### Direction
Copy the passage of the plumbing fixture patent text word for word, starting at "Certain on-site physical" and ending at "and plumbing codes.".

### Reading text
============

|Publication number||US4597404 A|
|Application number||US 06/773,204|
|Publication date||Jul 1, 1986|
|Filing date||Sep 6, 1985|
|Priority date||Sep 6, 1985|
|Publication number||06773204, 773204, US 4597404 A, US 4597404A, US-A-4597404, US4597404 A, US4597404A|
|Inventors||Karel C. Van Marcke|
|Original Assignee||International Sanitary Ware Manuf. Cy.|
|Export Citation||BiBTeX, EndNote, RefMan|
|Patent Citations (10), Referenced by (5), Classifications (18), Legal Events (4)|
|External Links: USPTO, USPTO Assignment, Espacenet|
The present invention relates to plumbing fixtures and, more particularly, to a plumbing fixture for use in conjunction with a drain.
Most drains in private dwellings or commercial establishments evacuate the fluid flowing therethrough into a conduit forming a part of a sewage system. Depending upon local ordinances and plumbing codes, a P-trap may be employed intermediate the drain and the sewage system to prevent back flow of unpleasant or dangerous gases. Furthermore, such P-traps tend to dissuade certain insects and other life forms from migrating from the sewage system into the container from which the drain depends. To aid in preventing a build-up of unpleasant or dangerous gases within the conduit connected to the sewage system, an upwardly extending vent downstream of the P-trap may be employed.
Certain on-site physical constraints may place restrictions on the flow direction downstream of the P-trap, which restrictions require addition of further fixtures and impose additional installation charges. Under certain conditions, a P-trap would not be employed in immediate conjunction with a drain; moreover, the on-site physical constraints may dictate the use of a vertically downwardly oriented or a horizontally oriented conduit downstream of the drain. A vent for venting of the fluid outflow from the drain may or may not be incorporated, depending upon on-site criteria or local ordinances and plumbing codes.
To accommodate these briefly enumerated variations attendant installation of plumbing in conjunction with drains, journeymen would have to transport a variety of prior art fixtures to the installation site. Necessarily, expenses associated with a supply of such equipment must be incurred and the journeyman must accommodate storage space in his toolbox or other transport related equipment. Furthermore, a substantial quantity of equipment must be maintained in stock on a continuing basis to meet any demand therefor, no matter how infrequent.
The present invention provides a journeyman with a choice of a plurality of optional modes of a single plumbing fixture to satisfy the many differing installation requirements attendant fluid flow from a drain. A P-trap is incorporated to prevent backflow of gases through the drain. Downstream of the P-trap, a vertically downardly directed aperture permits connection to a conduit forming a part of a sewage system. The outlet is closeable with a cap to permit use of a horizontally oriented outlet downstream of the P-trap in the event horizontal outflow is dictated by on-site parameters or functional requirements. A passageway extending from downstream of the P-trap upwardly permits interconnection with an upwardly extending vent pipe; alternatively, the outlet of the vent passageway may be sealed. Upstream of the P-trap, a vertically downwardly oriented outlet is located to permit direct downward fluid flow from the drain. This outlet is sealable with a cap or similar device to permit use of an outlet upstream of the P-trap and oriented horizontally to accommodate on-site structural impediments.

============

### Material

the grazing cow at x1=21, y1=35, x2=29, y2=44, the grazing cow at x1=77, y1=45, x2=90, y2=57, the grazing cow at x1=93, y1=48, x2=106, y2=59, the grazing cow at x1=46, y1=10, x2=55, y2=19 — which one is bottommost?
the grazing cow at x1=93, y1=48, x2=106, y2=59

============

### Written response
Certain on-site physical constraints may place restrictions on the flow direction downstream of the P-trap, which restrictions require addition of further fixtures and impose additional installation charges. Under certain conditions, a P-trap would not be employed in immediate conjunction with a drain; moreover, the on-site physical constraints may dictate the use of a vertically downwardly oriented or a horizontally oriented conduit downstream of the drain. A vent for venting of the fluid outflow from the drain may or may not be incorporated, depending upon on-site criteria or local ordinances and plumbing codes.